The one cradling the bleeding man raised his face, framed by a tangle of red-black hair. Where the other had been handsome this one was beautiful in a way that stopped the breath in Yaz’s lungs. “Kaylal!”
“Exxar.” He tried to lift his friend. “It’s Yaz.”
Exxar’s head flopped to the side, his gaze fixed. Yaz crawled forward and set her hand to Kaylal’s arm, corded with muscle from his work at the smithy. “What are you doing here?” She wanted to ask how he had got so far from the ravine where they’d last seen him in Arka’s band. Kaylal’s parents had thrown him into the pit as a baby because he’d been born without legs. They must have thought that the longest journey he would make unaided in his life was the vertical one they set him on.
“Pome’s side caught us. They wanted us to work the armoury again. We escaped on the way to the forge pool.” Kaylal moved Exxar toward her. “Can you help him?”
“Kaylal, it’s Thurin.” Thurin squeezed forward, his head now at Yaz’s shoulder. “Who did this?”
“We need to get out of this tunnel first.” Yaz pushed against him. “Everybody back to the cave.” She took Exxar’s feet. “Can you guide his head, Kaylal?”
The smith nodded. He kept Exxar’s head in his lap and put on barbed metal gauntlets that he had beside him, lined with fur to keep his fingers unfrozen. With the traction provided he scooted himself along after Yaz.
Yaz maintained the fiction that Exxar might still be alive, fearing that it was the only thing that could draw Kaylal from his hideaway. The hope in his face hurt her, but its inevitable death would hurt her more. She wondered how she would feel in his place with Quell in her lap. Would she burn as fiercely? Would the quality of her grief differ? What if it were Thurin’s or Erris’s body she clung to in the dark, long after whatever had made them them had departed?

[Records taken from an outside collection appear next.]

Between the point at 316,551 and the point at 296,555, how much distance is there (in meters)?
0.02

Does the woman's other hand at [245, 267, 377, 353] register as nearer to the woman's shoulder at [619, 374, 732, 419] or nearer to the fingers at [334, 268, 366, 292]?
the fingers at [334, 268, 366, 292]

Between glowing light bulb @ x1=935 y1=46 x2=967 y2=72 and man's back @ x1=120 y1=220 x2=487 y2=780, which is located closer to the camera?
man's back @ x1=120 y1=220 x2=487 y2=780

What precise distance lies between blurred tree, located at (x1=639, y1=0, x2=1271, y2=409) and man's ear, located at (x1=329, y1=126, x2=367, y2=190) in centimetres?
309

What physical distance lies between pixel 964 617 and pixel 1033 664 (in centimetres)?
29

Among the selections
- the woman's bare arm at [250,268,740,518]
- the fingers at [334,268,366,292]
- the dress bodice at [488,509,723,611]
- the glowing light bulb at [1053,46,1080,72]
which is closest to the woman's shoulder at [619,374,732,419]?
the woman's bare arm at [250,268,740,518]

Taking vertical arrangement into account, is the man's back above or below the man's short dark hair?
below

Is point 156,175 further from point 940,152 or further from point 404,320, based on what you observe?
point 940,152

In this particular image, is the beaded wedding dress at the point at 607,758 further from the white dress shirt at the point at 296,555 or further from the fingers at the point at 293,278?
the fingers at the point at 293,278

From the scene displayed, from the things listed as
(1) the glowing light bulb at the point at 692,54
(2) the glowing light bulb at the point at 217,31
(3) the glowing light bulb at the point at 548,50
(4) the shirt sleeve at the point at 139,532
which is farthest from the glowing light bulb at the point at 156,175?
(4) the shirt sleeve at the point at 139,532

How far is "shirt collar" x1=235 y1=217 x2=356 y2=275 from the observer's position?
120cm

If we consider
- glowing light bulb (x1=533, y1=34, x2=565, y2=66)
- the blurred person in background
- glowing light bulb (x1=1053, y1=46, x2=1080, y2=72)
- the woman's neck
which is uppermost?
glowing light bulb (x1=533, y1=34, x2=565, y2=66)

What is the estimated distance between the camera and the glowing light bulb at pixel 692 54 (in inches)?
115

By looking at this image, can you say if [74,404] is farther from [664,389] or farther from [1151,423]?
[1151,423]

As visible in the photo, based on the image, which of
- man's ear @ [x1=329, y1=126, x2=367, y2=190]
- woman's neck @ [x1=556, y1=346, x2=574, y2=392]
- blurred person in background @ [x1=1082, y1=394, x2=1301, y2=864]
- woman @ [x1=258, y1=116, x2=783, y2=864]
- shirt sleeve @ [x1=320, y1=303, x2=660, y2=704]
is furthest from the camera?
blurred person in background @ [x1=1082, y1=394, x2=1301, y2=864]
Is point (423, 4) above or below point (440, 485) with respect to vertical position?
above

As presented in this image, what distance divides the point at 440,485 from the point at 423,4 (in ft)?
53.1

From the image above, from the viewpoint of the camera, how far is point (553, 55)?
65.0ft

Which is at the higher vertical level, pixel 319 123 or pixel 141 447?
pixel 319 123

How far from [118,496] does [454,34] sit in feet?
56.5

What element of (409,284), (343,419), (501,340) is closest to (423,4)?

The rest of the group had to back awkwardly out of the tunnel until they reached a wider section, all save Zeen, who was able to squirm around where he stood. It took them a while to reach the cave where others were able to help with Exxar. Kaylal flinched when he saw Erris reaching for his friend; the Broken knew all the adults under the ice, so a stranger was a big shock. Even so, with Yaz’s reassurance he let Erris take Exxar.